Accordingly, it is a primary objective of the present invention to provide regenerated cellulose (RC) and oxidized regenerated cellulose (ORC) membranes as drug delivery systems and tissue scaffolds and methods of using the same.
It is a further objective of the present invention to provide RC and ORC membranes as drug delivery systems and tissue scaffolds that are biodegradable and biocompatible.
It is yet a further objective of the present invention to provide porous RC and ORC membranes as drug delivery systems and tissue scaffolds that have highly interconnected pore networks.
It is a further objective of the present invention to provide RC and ORC membranes as tissue scaffolds that are transparent and flexible.
It is still a further objective of the present invention to provide RC and ORC membranes as drug delivery systems and tissue scaffolds that provide attachment sites for drugs, proteins, and cells.
It is a further objective of the present invention to provide RC and ORC membranes as drug delivery systems and tissue scaffolds that are derived from a natural, non-microbial source.
It is a further objective of the present invention to provide RC and ORC membranes with good mechanical strength.
It is still a further objective of the present invention to provide RC and ORC membranes that may be modified to biodegrade at a particular rate.
The method and means of accomplishing each of the above objectives as well as others will become apparent from the detailed description of the invention which follows hereafter.
The present invention describes the preparation of regenerated celluloses (RC) and oxidized regenerated celluloses (ORC) as biodegradable drug delivery systems and tissue scaffolds.

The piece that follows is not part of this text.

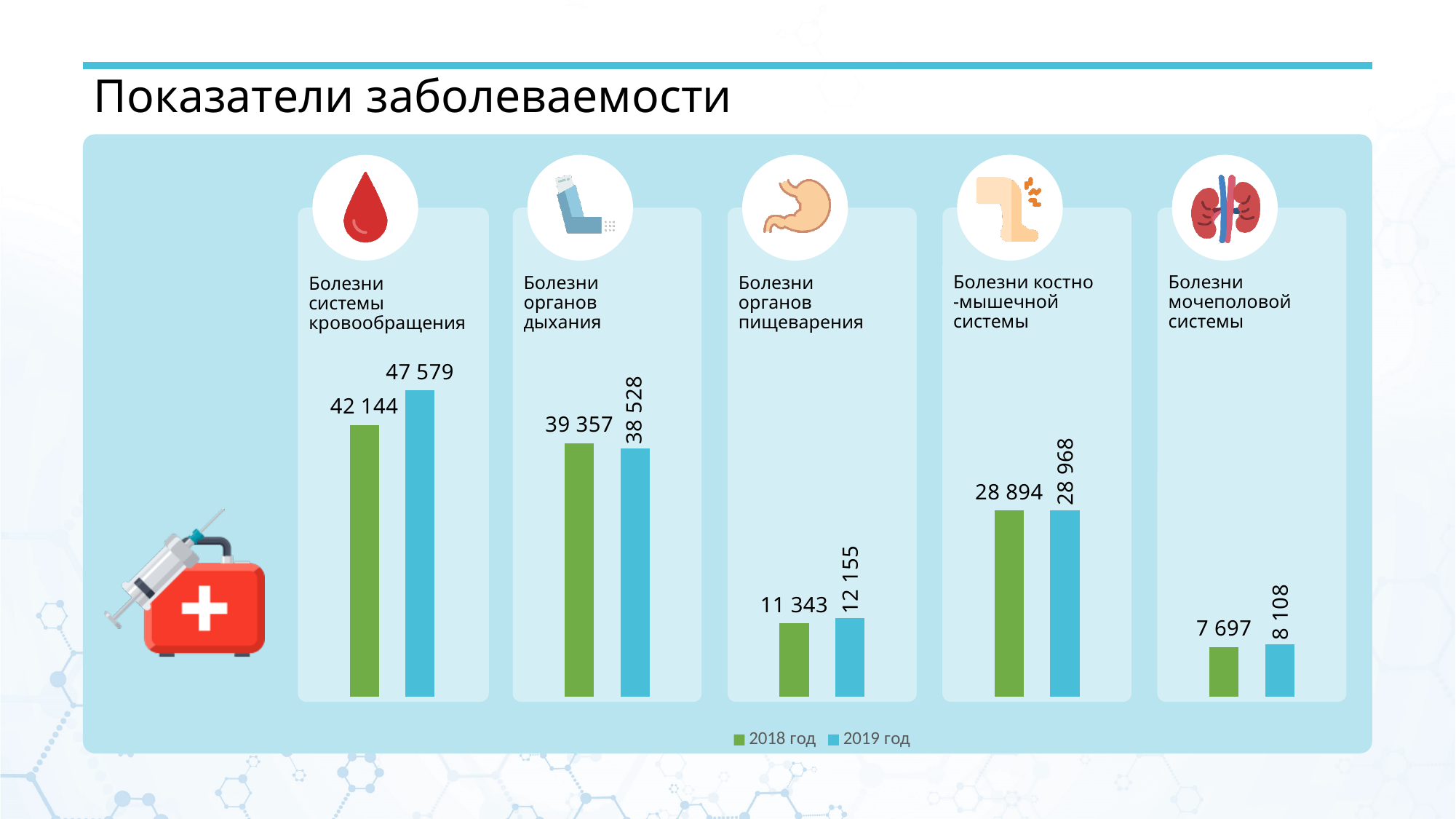
What type of chart is shown on the slide? Bar chart What is the 2018 год value for Болезни органов дыхания? 39 357 Which category has the highest 2019 год value? Болезни системы кровообращения How many disease categories are shown in the chart? 5 What is the 2018 год value for Болезни костно-мышечной системы? 28 894 How many series does the legend list? 2 What is the 2019 год value for Болезни мочеполовой системы? 8 108 Which category has the lowest 2018 год value? Болезни мочеполовой системы What is the difference between the 2019 год and 2018 год values for Болезни системы кровообращения? 5 435 For Болезни органов пищеварения, which year has the larger value, 2018 год or 2019 год? 2019 год What is the 2019 год value for Болезни системы кровообращения? 47 579 What is the difference between the 2018 год and 2019 год values for Болезни органов дыхания? 829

The RC and ORC composites are produced by first dissolving cellulose in a solvent system, then regenerating the cellulose into a desired scaffold structure. To produce porous scaffolds, a porogen is introduced in the solvent system to produce pores in the scaffold structure. The scaffold may then be oxidized to introduce carboxyl, aldehyde, and/or ketone functional groups on its surface. These functional groups serve as sites for cell attachment or further chemical modification to induce cell adhesion and subsequent proliferation.
The RC and ORC scaffolds produced in accordance with this invention are biodegradable and biocompatible, and therefore are suitable for implanting in the body. They may be used in a wide variety of biological and medical applications, including drug delivery, promotion of tissue and bone growth, as artificial blood vessels, as a substitute for human skin, dental implants, and micronerve surgery.